I've been lurking around in r/selfhosted for about a year now, spying on the apps that people self-host, and their pretty dashboards full of self-hosted apps. Over time I observed some dissent in the community. There exists a group of people that vehemently reject the use of Docker.
...what happens if the container is not maintained further? i have no desire to do that. I still prefer to install my dependencies, run the applications via systemd and set up an nginx reverse proxy. i still feel like i can interact with the process. (Reddit)
I'm a person who has never really been too fond of Docker. I like having full control of the applications I'm running, their configuration and their storage. With Docker, I've always felt like I've lost a bit of that control. (Reddit)
Reading those comments made me wonder:
Are there others out there who shares the same perspective as them?
In this piece, I outline the journey through which I found Docker and I aim to convince just one person reading this, that Docker is worth learning and using.

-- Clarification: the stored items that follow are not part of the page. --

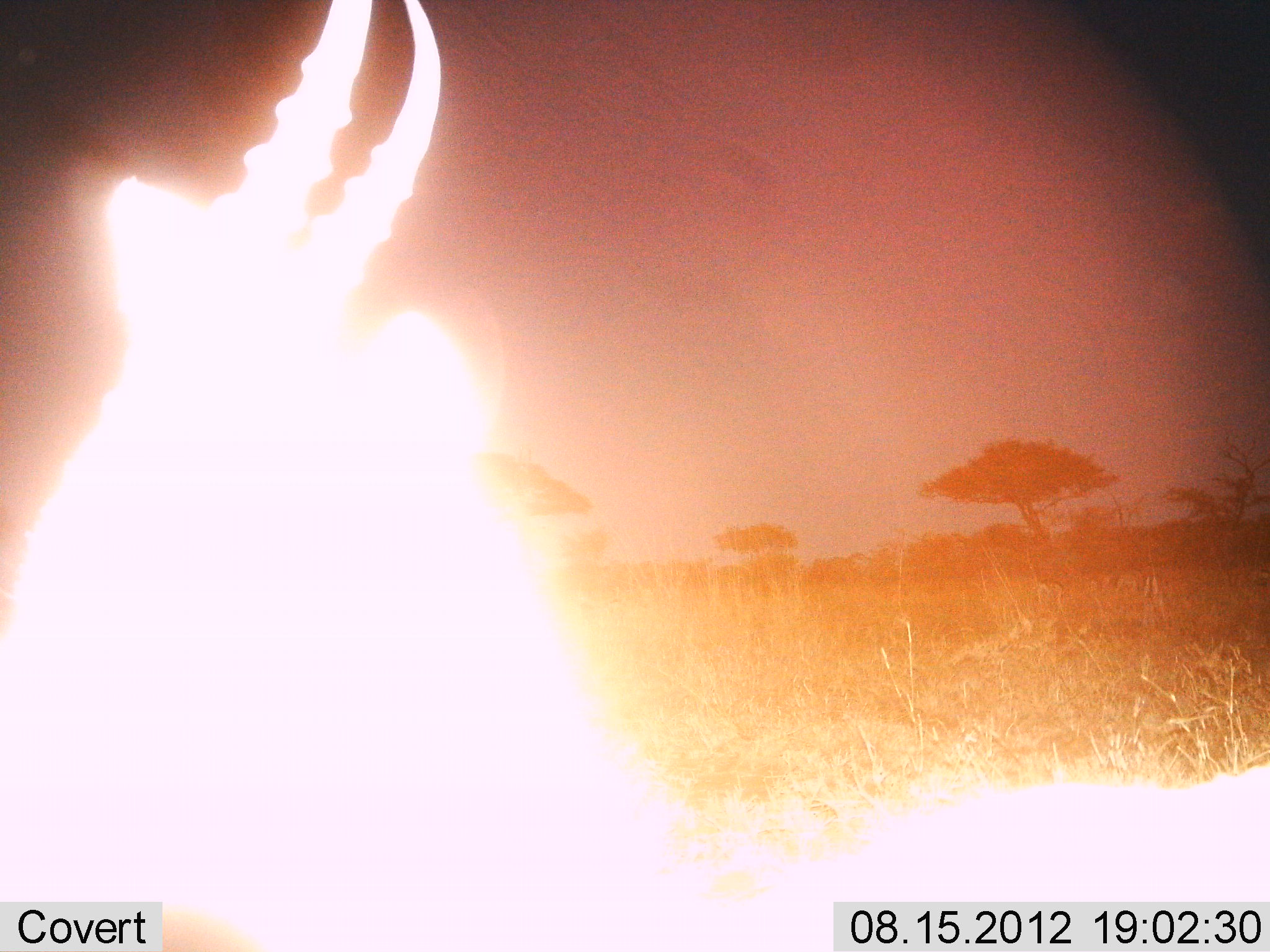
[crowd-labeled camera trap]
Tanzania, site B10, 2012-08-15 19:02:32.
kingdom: Animalia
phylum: Chordata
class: Mammalia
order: Artiodactyla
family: Bovidae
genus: Eudorcas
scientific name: Eudorcas thomsonii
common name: thomson's gazelle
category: gazellethomsons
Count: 1.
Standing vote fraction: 75%.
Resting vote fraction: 25%.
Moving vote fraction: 12%.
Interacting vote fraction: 0%.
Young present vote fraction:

LEMP - Linux, Nginx, MySQL, Phpain
As performance was absolutely abysmal on the Raspberry Pi 1 Model B in my Octopi cluster, I spent a few months tuning
php-fpm for performance and configuring
nginx for security. I found that that process almost never works as expected. Raspberry Pi and its OS, Raspbian, differs vastly from others hosting LEMP stacks out there. Therefore, what worked on guides and tutorials are almost guaranteed to not work on my setup without significant modification.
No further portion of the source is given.